- Born: October 31, 1954 (age 71) Tokyo, Japan
- Occupations: Actress; voice actress;
- Years active: 1961–present
- Height: 154 cm (5 ft 1 in)

= Mari Okamoto =

Japanese actress and voice actress (born 1954)

Mari Okamoto (岡本 茉利, Okamoto Mari) is a Japanese actress and voice actress.

== Biography ==
Despite being born in Tokyo, Okamoto was actually raised in Hirakata, Osaka, where she also spent her elementary school years. In 1961, she made her debut for performing arts activities in comedy. In 1970, she moved back to Tokyo, with subsequent transfer to the headquarters of the city, where she changed her name from "Noda Mutsumi" to her current name. In 1971, she starred in the comedy film Tora-san's Love Call, as an extra.
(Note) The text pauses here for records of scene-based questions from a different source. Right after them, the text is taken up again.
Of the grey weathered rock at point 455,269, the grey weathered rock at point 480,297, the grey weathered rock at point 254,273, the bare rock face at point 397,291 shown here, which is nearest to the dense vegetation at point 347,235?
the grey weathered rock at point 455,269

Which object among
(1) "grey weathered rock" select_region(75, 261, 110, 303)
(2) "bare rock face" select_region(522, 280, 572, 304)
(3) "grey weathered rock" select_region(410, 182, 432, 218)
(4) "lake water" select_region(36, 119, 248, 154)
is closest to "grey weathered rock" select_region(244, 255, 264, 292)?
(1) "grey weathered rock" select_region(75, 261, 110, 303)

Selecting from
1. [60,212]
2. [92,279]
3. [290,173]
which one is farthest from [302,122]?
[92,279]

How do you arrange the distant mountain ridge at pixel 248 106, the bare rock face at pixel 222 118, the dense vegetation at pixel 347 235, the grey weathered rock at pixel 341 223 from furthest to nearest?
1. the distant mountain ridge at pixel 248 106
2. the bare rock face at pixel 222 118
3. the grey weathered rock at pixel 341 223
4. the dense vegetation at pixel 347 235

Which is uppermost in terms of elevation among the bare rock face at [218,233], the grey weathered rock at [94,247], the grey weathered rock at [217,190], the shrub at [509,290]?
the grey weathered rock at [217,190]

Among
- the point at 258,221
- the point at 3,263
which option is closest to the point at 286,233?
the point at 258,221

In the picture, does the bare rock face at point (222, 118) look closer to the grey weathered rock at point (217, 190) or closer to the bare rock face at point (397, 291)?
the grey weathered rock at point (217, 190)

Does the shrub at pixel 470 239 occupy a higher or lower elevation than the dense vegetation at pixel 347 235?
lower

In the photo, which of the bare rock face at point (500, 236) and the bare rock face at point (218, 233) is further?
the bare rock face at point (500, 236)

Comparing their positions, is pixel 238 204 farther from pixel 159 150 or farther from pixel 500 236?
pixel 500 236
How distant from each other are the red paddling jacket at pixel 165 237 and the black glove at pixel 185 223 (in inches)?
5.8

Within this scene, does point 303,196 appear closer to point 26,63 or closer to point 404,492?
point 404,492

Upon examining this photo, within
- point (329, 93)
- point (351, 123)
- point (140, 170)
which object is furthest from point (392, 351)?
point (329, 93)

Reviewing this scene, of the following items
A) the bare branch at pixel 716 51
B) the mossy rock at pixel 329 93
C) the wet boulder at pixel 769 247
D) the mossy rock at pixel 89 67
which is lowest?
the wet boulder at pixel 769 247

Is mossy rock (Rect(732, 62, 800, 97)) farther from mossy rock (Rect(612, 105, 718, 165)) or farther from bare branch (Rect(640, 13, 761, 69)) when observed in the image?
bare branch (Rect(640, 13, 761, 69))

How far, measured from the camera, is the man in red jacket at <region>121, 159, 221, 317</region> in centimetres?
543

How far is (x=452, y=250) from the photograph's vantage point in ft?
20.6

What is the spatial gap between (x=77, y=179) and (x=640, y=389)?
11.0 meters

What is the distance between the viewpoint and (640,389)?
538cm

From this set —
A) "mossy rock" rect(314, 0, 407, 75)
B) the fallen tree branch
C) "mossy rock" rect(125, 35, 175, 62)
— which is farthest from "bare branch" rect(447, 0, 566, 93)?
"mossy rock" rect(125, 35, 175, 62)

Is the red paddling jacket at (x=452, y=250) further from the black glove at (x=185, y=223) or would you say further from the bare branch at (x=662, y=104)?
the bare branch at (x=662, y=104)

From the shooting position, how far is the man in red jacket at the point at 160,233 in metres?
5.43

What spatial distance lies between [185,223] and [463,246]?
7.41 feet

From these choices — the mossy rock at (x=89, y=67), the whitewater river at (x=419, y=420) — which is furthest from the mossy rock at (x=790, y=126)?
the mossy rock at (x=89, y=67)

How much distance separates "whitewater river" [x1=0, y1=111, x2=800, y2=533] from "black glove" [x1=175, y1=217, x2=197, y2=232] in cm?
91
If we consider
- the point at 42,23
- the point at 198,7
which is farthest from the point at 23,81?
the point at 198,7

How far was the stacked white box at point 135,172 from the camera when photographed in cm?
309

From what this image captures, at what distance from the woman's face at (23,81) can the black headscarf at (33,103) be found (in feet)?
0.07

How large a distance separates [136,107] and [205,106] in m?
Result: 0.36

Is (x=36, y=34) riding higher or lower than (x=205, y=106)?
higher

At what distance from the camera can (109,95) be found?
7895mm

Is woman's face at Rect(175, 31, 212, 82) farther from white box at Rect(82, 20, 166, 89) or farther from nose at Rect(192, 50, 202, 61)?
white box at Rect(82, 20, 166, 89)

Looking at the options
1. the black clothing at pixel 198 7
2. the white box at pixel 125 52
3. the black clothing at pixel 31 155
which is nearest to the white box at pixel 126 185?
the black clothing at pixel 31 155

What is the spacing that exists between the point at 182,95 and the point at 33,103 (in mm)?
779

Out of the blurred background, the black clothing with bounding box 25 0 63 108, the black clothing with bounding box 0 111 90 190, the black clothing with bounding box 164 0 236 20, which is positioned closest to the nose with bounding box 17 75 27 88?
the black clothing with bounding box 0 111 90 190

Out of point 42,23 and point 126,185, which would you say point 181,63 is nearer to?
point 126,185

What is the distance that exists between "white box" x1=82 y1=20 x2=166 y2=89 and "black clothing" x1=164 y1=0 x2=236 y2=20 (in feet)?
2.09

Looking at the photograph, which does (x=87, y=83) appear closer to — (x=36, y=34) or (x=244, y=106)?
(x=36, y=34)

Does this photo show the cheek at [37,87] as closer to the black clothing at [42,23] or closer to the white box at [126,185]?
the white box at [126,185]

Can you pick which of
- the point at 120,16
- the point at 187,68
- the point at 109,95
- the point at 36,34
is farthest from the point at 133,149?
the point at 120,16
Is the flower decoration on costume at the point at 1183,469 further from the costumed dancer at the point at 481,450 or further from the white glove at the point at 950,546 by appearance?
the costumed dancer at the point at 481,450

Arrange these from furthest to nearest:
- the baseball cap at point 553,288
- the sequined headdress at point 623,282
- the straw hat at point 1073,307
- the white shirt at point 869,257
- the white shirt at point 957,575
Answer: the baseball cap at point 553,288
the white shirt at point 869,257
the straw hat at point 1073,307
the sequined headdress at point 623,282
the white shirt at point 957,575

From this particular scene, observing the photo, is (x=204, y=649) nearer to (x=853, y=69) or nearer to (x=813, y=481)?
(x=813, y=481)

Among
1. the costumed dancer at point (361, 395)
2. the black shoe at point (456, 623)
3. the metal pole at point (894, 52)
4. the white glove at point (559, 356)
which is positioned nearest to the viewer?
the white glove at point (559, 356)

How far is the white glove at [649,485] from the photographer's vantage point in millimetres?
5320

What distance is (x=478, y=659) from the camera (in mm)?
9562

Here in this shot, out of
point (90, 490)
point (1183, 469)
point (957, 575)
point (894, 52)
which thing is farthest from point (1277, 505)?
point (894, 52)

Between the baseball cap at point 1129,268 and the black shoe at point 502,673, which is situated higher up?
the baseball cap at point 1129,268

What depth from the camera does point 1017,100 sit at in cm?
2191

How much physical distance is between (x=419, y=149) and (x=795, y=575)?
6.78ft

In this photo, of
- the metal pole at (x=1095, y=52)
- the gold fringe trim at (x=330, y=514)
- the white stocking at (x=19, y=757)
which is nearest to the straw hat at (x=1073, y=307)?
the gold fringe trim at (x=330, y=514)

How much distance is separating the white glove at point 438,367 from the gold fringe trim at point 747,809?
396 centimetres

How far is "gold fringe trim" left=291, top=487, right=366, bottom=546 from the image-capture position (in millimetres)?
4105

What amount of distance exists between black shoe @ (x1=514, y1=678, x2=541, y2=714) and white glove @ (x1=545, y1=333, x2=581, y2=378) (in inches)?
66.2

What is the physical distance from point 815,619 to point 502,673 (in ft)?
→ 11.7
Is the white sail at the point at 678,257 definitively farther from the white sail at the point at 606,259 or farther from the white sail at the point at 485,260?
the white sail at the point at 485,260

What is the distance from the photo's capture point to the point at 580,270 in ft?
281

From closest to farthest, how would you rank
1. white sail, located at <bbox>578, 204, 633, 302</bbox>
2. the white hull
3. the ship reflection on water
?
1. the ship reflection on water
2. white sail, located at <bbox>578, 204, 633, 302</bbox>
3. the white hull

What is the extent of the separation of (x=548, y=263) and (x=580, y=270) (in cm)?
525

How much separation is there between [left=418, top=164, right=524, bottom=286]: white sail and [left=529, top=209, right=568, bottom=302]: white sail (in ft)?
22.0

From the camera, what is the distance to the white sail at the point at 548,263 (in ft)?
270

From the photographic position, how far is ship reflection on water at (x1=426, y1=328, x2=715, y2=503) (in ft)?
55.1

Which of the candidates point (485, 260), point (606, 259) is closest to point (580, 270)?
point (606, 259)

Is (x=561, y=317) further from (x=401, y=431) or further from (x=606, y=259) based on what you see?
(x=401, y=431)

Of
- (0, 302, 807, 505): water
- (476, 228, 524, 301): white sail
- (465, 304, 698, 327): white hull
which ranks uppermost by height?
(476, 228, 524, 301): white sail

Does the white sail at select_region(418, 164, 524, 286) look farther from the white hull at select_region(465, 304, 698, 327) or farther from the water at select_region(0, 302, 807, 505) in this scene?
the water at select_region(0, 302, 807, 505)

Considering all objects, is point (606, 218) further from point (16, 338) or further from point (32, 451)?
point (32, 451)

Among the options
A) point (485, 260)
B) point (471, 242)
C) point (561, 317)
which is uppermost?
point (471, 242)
In 1970, she had made her voice-acting debut in the anime series Inakappe Taishō, where she voiced Kikuko Ogaki. Her first major performances were in the anime television series is Yatterman. From the 1970s to the 1980s, she appeared in many anime works produced by Tatsunoko Production.

== Filmography ==
=== Anime television ===
- Inakappe Taishō (1970) – Kikuko Ogaki
- Demetan Croaker, The Boy Frog (1973) – Ranatan
- Neo-Human Casshern (1973) – Flora, Morena
- The Song of Tentomushi (1974) – Tsukimi Isshu
- Vicky the Viking (1974) – Tilde
- Dog of Flanders (1975) – Annie
- Time Bokan (1975) – Junko
- Paul's Miraculous Adventure (1976) – Laura
- Yatterman (1977) – Ai/Yatterman-2
- Gatchaman II (1978) – Lisa
- Space Battleship Yamato II (1978) – Teresa
- Tōshō Daimos (1978) – Reiko
- Hana no Ko Lunlun (1979) – Lunlun
- The Rose of Versailles (1979) – Dianne
- Maeterlinck's Blue Bird: Tyltyl and Mytyl's Adventurous Journey (1980) – Sprit of the Light
- Ohayō! Spank (1981) – Aiko Morimura
- The Three Musketeers (1987) – Queen Anne
- City Hunter: .357 Magnum (1989) – Nina Shutenberg
- Otoko wa Tsurai yo (Anime series) (1998) – Sakura Suwa
- Tegami Bachi (2009) – Louisa
- Little Witch Academia (2017) – Professor Lukic
- BanG Dream! (2017) – Mami Ichigaya

=== Anime films ===
- The Wizard of Oz (1982) – Dorothy Gale

=== Live-action films ===
- Karafuto 1945 Summer Hyosetsu no Mon (1974) – Tomoko Katori
- Kigeki: Onna uridashimasu (xxxx) – Asako
- Tora's Pure Love (1976) – Sayuri Ōzora
- The Yellow Handkerchief (1977) – Ramen shop girl
- Nomugi Pass (1979) – Ei Kubo

=== Television drama ===
- Seigi no Shinboru Kondoruman (1975) – Sayuri Terada
- Hanekonma (1986)
- Hana no Ran (1994) – Chigusa

=== Video games ===
- Bokan Desu yo (1998) – Yatterman-2
- Majokko Daisakusen: Little Witching Mischiefs (1999) – Lunlun
- Bokan GoGoGo (2001) – Junko, Yatterman-2

===Dubbing===
- The Big Boss (1978 TV Asahi edition) – Chiao Mei (Maria Yi)
- Death Ship (1983 Fuji TV edition) – Lori (Victoria Burgoyne)
- Fist of Fury (1985 TBS edition) – Yuan Li'er (Nora Miao)
- Live and Let Die (1981 TBS edition) – Solitaire (Jane Seymour)
- The Magnificent Seven (1974 TV Asahi edition) – Petra (Rosenda Monteros)
- Suspiria (1977) (1979 TBS edition) – Suzy Bannion (Jessica Harper)
- Suspiria (2018) – Anke Meier (Jessica Harper)
- Way of the Dragon – Chen Ching-hua (Nora Miao)
- The Wizard of Oz (1974 TBS edition) – Dorothy Gale (Judy Garland)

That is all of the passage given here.